→ WHAT THE TASK REQUIRES
Update the records from the line containing "How would you" through the end of the records. Write those lines out again with "camera" replaced by "viewer" and everything else left as it is.
>>>>
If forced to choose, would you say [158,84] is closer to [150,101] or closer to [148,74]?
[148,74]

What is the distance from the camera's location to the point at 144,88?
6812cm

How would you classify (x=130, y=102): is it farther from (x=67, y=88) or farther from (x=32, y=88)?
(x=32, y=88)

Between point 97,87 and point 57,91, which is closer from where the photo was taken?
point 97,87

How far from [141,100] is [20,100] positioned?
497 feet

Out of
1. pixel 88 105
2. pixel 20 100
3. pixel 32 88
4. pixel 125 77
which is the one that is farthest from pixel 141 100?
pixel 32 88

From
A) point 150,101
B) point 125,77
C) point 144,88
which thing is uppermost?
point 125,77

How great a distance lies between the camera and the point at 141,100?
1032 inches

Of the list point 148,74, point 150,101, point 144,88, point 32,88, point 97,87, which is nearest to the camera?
<<<<
→ FINAL RESULT
How would you classify (x=130, y=102): is it farther from (x=67, y=88) or farther from (x=32, y=88)?
(x=32, y=88)

Between point 97,87 and point 57,91, which is closer from where the photo was taken?
point 97,87

How far from [141,100] is [20,100] positioned?
497 feet

Out of
1. pixel 88 105
2. pixel 20 100
3. pixel 32 88
4. pixel 125 77
which is the one that is farthest from pixel 141 100?
pixel 32 88

From
A) point 150,101
B) point 125,77
C) point 144,88
which thing is uppermost?
point 125,77

How great a distance lies between the viewer and the point at 141,100?
1032 inches

Of the list point 148,74, point 150,101, point 144,88, point 32,88, point 97,87, which is nearest to the viewer?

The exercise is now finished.